Gold (XAUUSD) Price Forecast: Gold Market Faces Bearish Pressure if Oil Stays Above $100

By |2026-03-16T10:16:57+02:00March 16, 2026|Forex News, News|0 Comments


Textbook Position-Squaring on Dollar Dip

Today’s early reaction is just textbook position-squaring in reaction to a dip in the dollar and easing 10-year Treasury yields. Both are increasing the appeal of non-yielding bullion.

Why Gold Has Been Under Pressure Since February 28

The relationship between yields, the dollar and gold is interesting, but the major story driving the price action in gold at this time is crude oil. Here’s why gold has been under pressure since the war between the U.S. and Iran started on February 28.

Higher crude oil prices could push inflation higher and this will likely make the Federal Reserve more cautious about cutting interest rates. If they continue to push the rate cuts into the future then this could keep real yields elevated. A dovish outlook from the Fed is one of the main reasons gold has been so strong over the past two years. Elevated yields could become a major headwind for gold if crude oil continues to climb.

$100 Oil Is the Key Level for Gold Traders

In my opinion, the key level to watch for crude oil is $100. Brent oil is currently above this level, WTI is getting close to overcoming this price. A sustained move over this level will be bearish for gold. It’s important to note that fundamentally, we’re not just dealing with ending the war, but also keeping supply moving through the Strait of Hormuz and repairing the damaged infrastructure.

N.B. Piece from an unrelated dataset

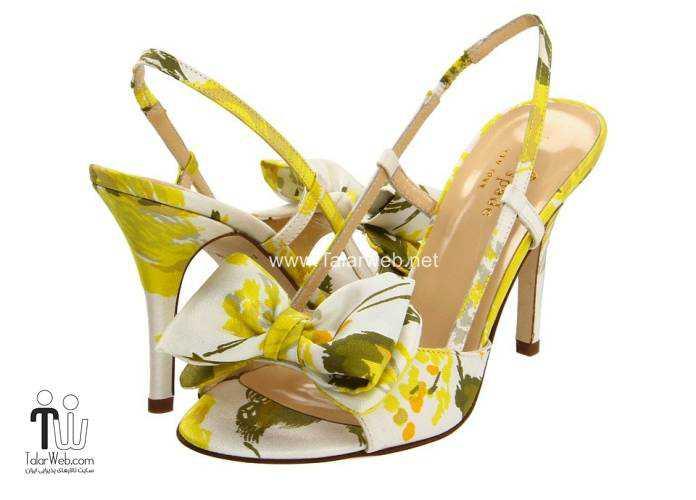 wedding shoes talarweb 11 - مدل های کفش عروس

Gold as an Inflation Hedge — Not So Textbook This Time

Some will argue that gold is a hedge against inflation, but this case is a little different and not so textbook because of the relatively high interest rates, which make yielding assets like Treasurys more attractive to investors. Now we don’t expect to see a change in the longer-term trend, but on a day-to-day basis, gold will struggle to gain traction until it reaches a key value area or until inflation subsides enough for the Fed to comfortably resume its rate-cutting plans.